- Borj-e Abbasabad Location within Iran
- Coordinates: 28°01′36″N 58°31′29″E﻿ / ﻿28.02667°N 58.52472°E
- Country: Iran
- Province: Kerman
- County: Jazmurian
- District: Chah-e Hasan
- Rural District: Kuhestan

Population (2016)
- • Total: 350
- Time zone: UTC+3:30 (IRST)

= Borj-e Abbasabad =

Village in Kerman province, Iran

Borj-e Abbasabad (برج عباس اباد) (Note: Also romanized as Borj-e ‘Abbāsābād; also known as ‘Abbāsābād and ‘Abbāsābād-e Borjak) is a village in, and the capital of, Kuhestan Rural District of Chah-e Hasan District, Jazmurian County, Kerman province, Iran.

==Demographics==
===Population===
At the time of the 2006 National Census, the village's population was 113 in 24 households, when it was in Jazmurian District (Note: Renamed the Central District of Jazmurian County) of Rudbar-e Jonubi County.
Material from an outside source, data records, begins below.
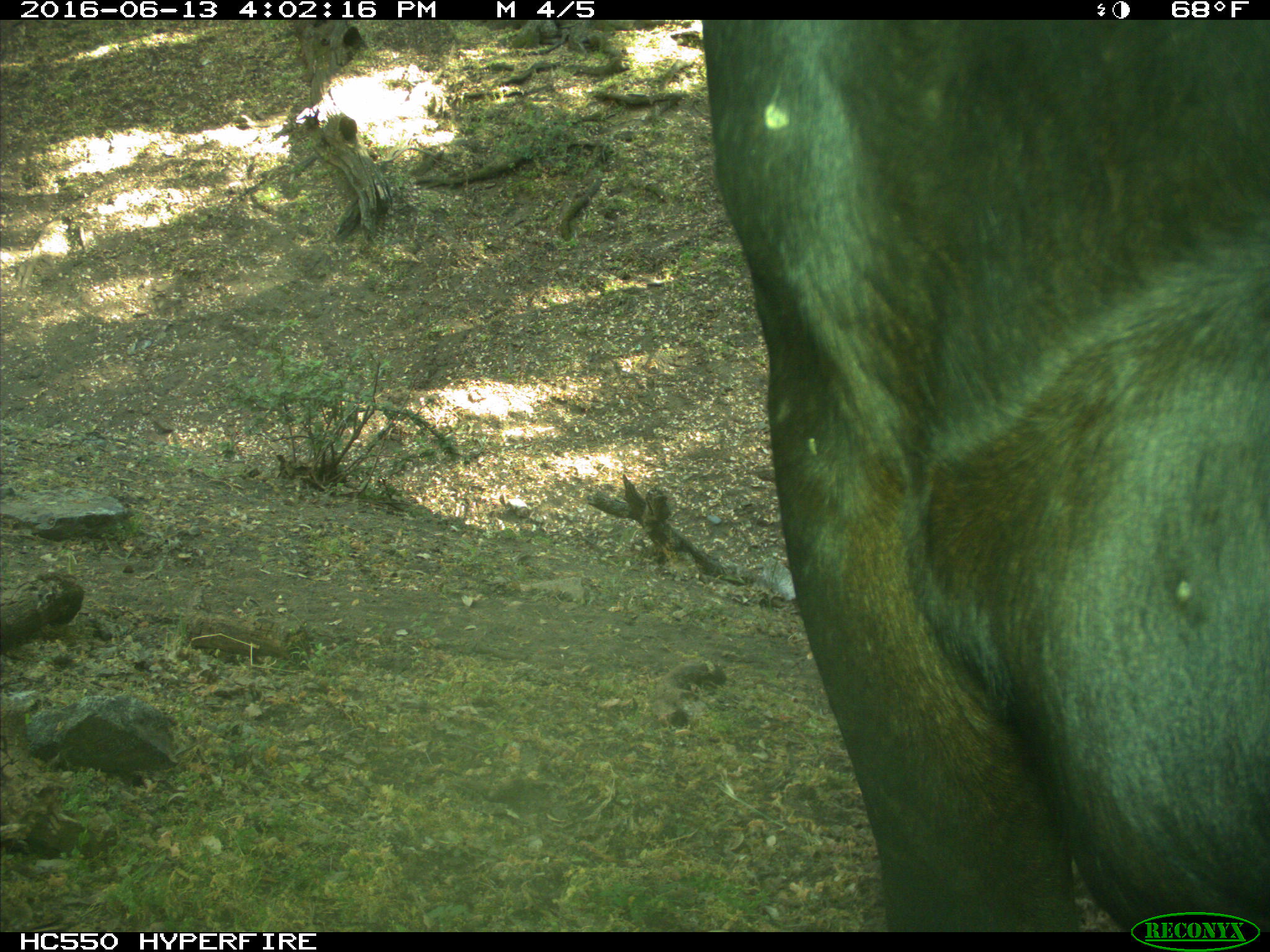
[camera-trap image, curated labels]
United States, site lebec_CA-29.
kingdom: Animalia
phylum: Chordata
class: Mammalia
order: Artiodactyla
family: Bovidae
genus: Bos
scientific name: Bos taurus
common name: domestic cow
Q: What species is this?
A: Bos taurus (domestic cow).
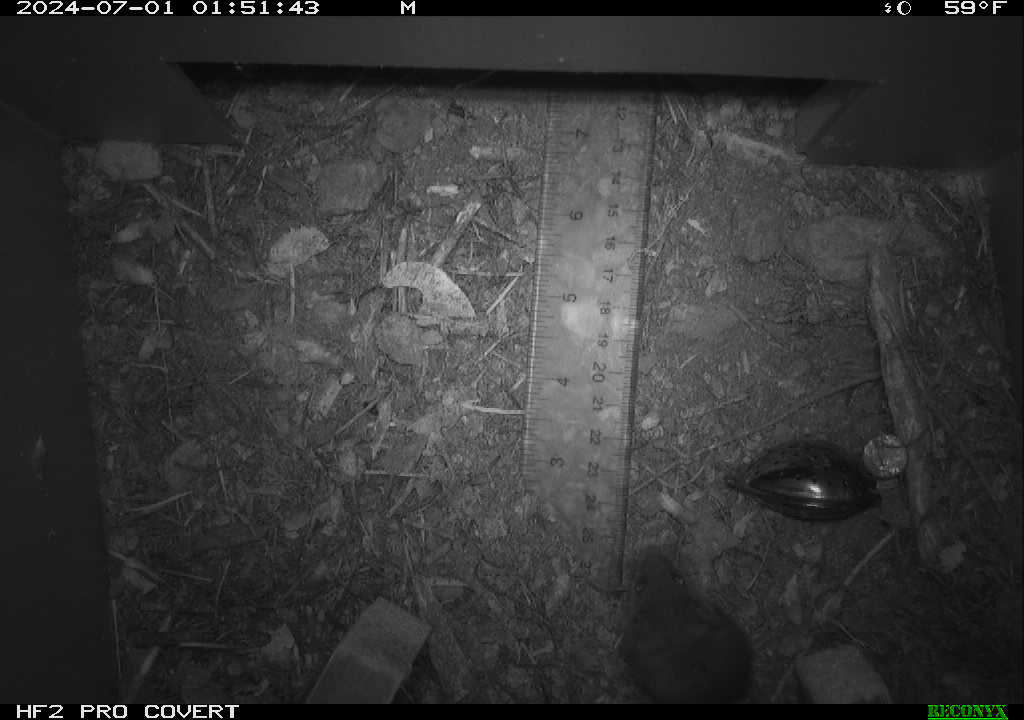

The following census in 2011 counted 192 people in 48 households. The 2016 census measured the population of the village as 350 people in 105 households.

In 2023, the district was separated from the county in the establishment of Jazmurian County and renamed the Central District. The rural district was transferred to the new Chah-e Hasan District.